DMB: Digitales Radio mit Bildern
DMB steht für "Digital Media Broadcasting" und ist eine Erweiterung für den digitalen Hörfunk-Standard DAB. Digital Audio Broadcasting, ist seit Jahren der Standard in Sachen digitalem Radio, DVB-T für Radio-Programme sozusagen. Anders als bei DVB-T hat man jedoch nicht rechtzeitig die analogen Sender abgeschaltet, mit dem Erfolg, dass sich DAB auch aufgrund der guten Audio-Qualität von UKW, kaum durchsetzen konnte. In Deutschland nutzen nur rund 100.000 Menschen die Möglichkeiten des bundesweit zu über 80 Prozent verfügbaren digitalen Radios. DMB hat das Potential, diesen Missstand zu ändern.

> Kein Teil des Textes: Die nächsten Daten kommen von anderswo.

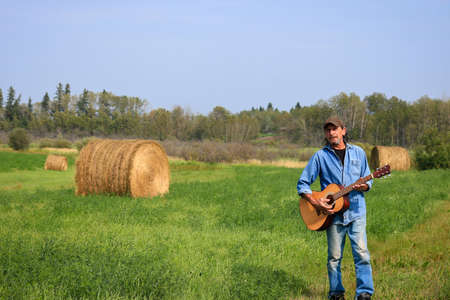 Handsome man with a and acoustic guitar in the field Standard-Bild - 112650294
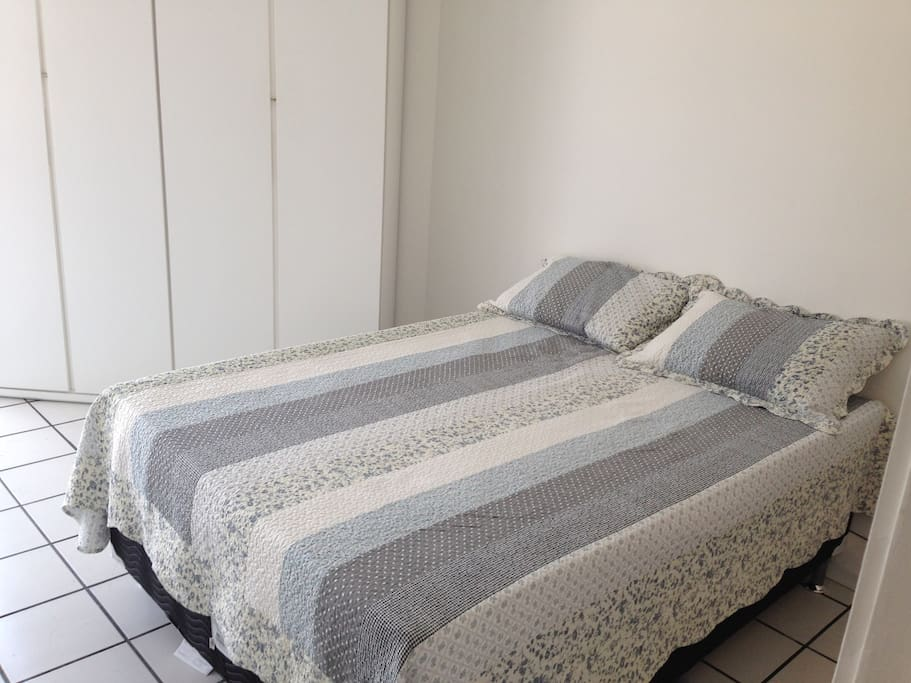Quarto com cama de casal e armário.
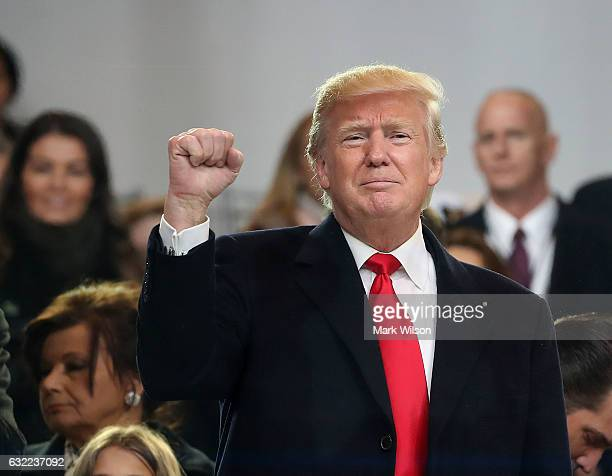 S President Donald Trump waves to the crowd from the inaugural parade revieing stand in front of the White House on January 20 2017 in Washington DC...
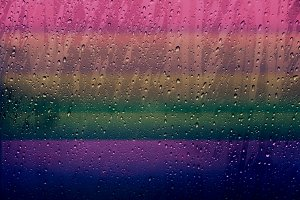 Droplet on window with Rainbow Color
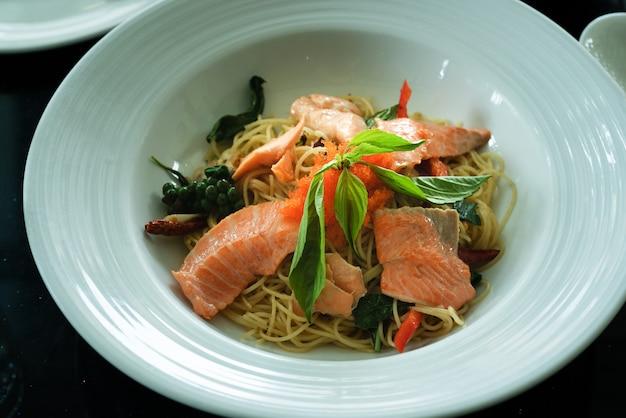 Lachspaghetti, geräucherter lachs und garnelenei mit würzigem thailändischem kraut. hausgemachtes essen.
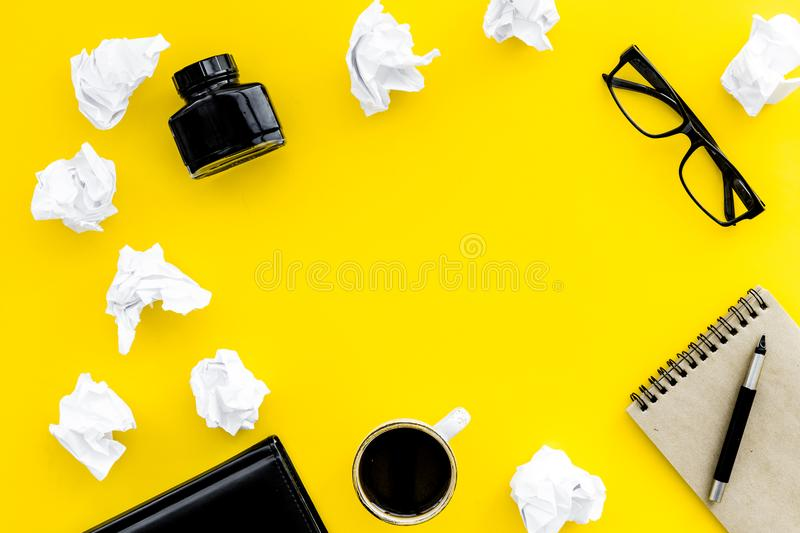 Writer workplace with tools for work on yellow table background top view mockup. Writer workplace with tools for work on yellow office table background top view stock photo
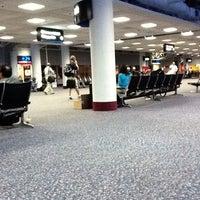 Photo taken at Gate E34 by Jordyn G. on 10/4/2011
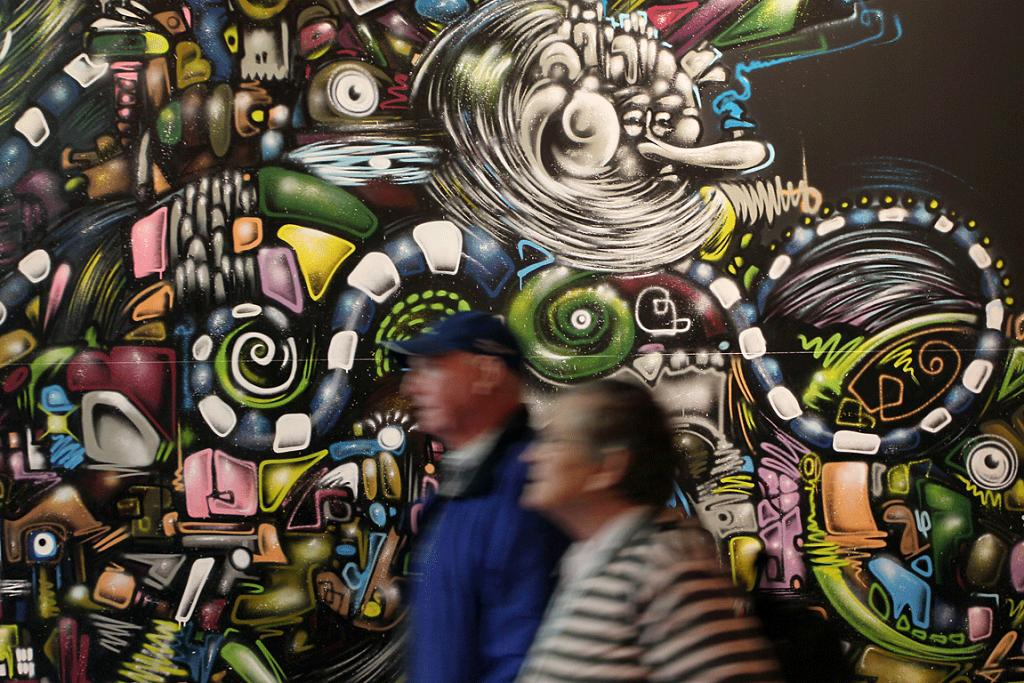 THE PAINTING'S ON THE WALL: People walk past street art as part of the RISE exhibition at Canterbury Museum.
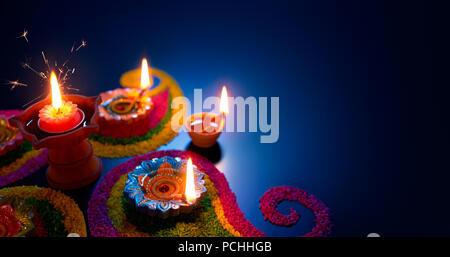 Oil lamps lit on colorful rangoli during diwali celebration - Stock Photo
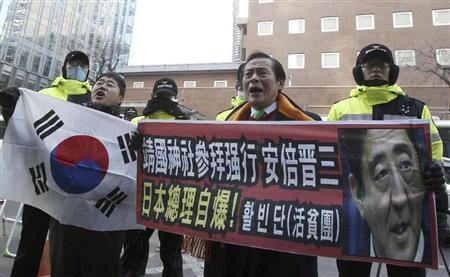 安倍晋三首相の靖国神社参拝を受けて抗議活動する韓国の男性ら。冷え込んだ日韓関係改善の糸口はいまだ見えない=2013年12月27日(AP)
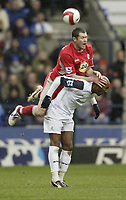 Photo: Aidan Ellis.<br /> Bolton Wanderers v Blackburn Rovers. The Barclays Premiership. 04/03/2007.<br /> Blackburn's Brett Emerton jumps on Bolton's Nicolas Anelka trying to win the header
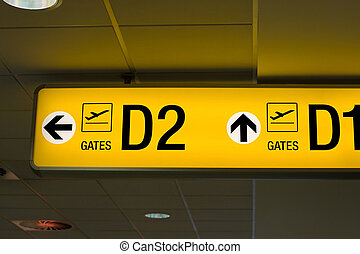Departure gate sign in the airport - Yellow glowing gate...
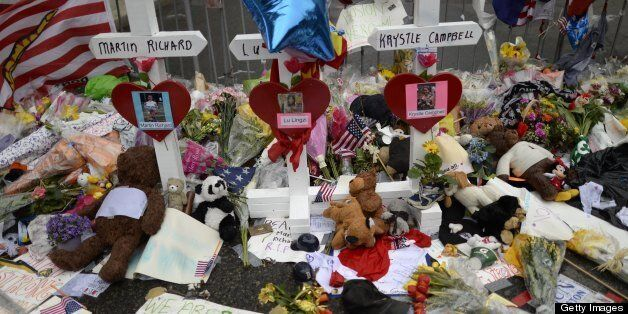 Items and crosses decorate a makeshift memorial April 20, 2013 on Boylston Street, near the scene of Boston Marathon explosions as people get back to the normal life the morning after after the capture of the second of two suspects wanted in the Boston Marathon bombings. Thousands of heavily armed police staged an intense manhunt Friday for a Chechen teenager suspected in the Boston marathon bombings with his brother, who was killed in a shootout. Dzhokhar Tsarnaev, 19, defied the massive force after his 26-year-old brother Tamerlan was shot and suffered critical injuries from explosives believed to have been strapped to his body. AFP PHOTO / TIMOTHY A. CLARY (Photo credit should read TIMOTHY A. CLARY/AFP/Getty Images)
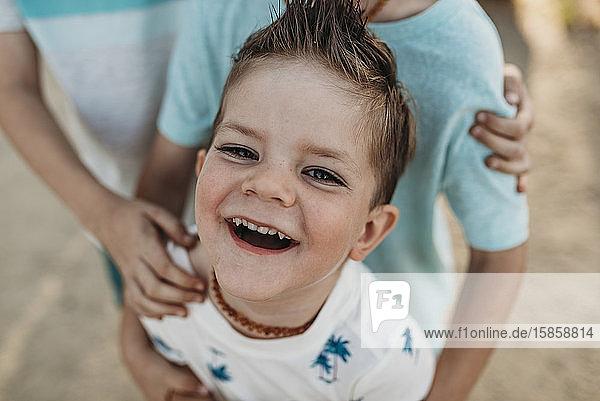 Nahaufnahme eines jungen 2-Jährigen  der in die Kamera lächelt  während die Brüder ihn umarmen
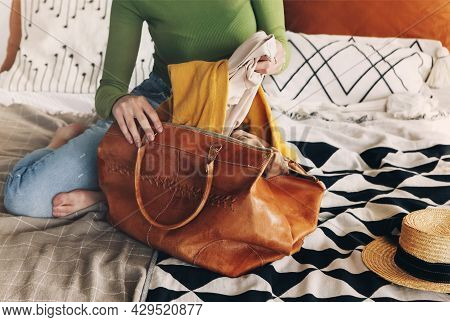 Young Beautiful Woman In Casual Clothes Sitting On Bed At Home And Putting Her Yellow Autumn Scarf I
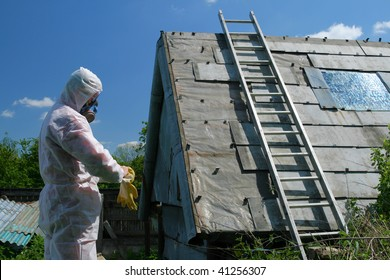 Asbestos removal worker. Dangerous waste disposal - professional works with old architecture.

DMB setzt auf DAB-Standard auf und ergänzt ihn um die Fähigkeit, Bilder zu übermitteln. Auf diese Weise wird DMB/DAB zu einer direkten Konkurrenz für DVB-H - oder auch nicht. Denn anders als DVB-H lassen sich weniger Programme per DMB empfangen. Es sind etwa 15 bis 20 Fernsehprogramme per DMB übertragbar, hinzu kommen die ohnehin per DAB verfügbaren Radiosender.
Der Vorteil von DMB gegenüber DVB-H ist, dass der Standard einerseits dank der DAB-Verwandtschaft über eine hohe Netzabdeckung verfügt und andererseits auch digitale Radiokanäle empfangen werden können. Das DMB nur auf DAB aufsetzt, ohne den Standard zu ersetzen, lassen sich vorhandene DAB-Empfänger problemlos weiternutzen, um Radio zu hören.
Bereits gestartet
Betreiber für DMB in Deutschland sind zurzeit das Unternehmen "Mobiles Fernsehen Deutschland GmbH", kurz
MFD, sowie der Mobilfunk-Provider debitel. debitel verlangt für sein Angebot namens
watcha 9,95 Euro für den Empfang des digitalen Fernsehens mit dem Handy, grundsätzlich ist jedoch auch ein kostenloser Empfang denkbar, da die Kommunikation wie beim Radio oder Fernsehen über ein Sendegerät und einen Empfänger erfolgt, weshalb interaktive Inhalte wie Internet oder E-Mail nicht möglich sind.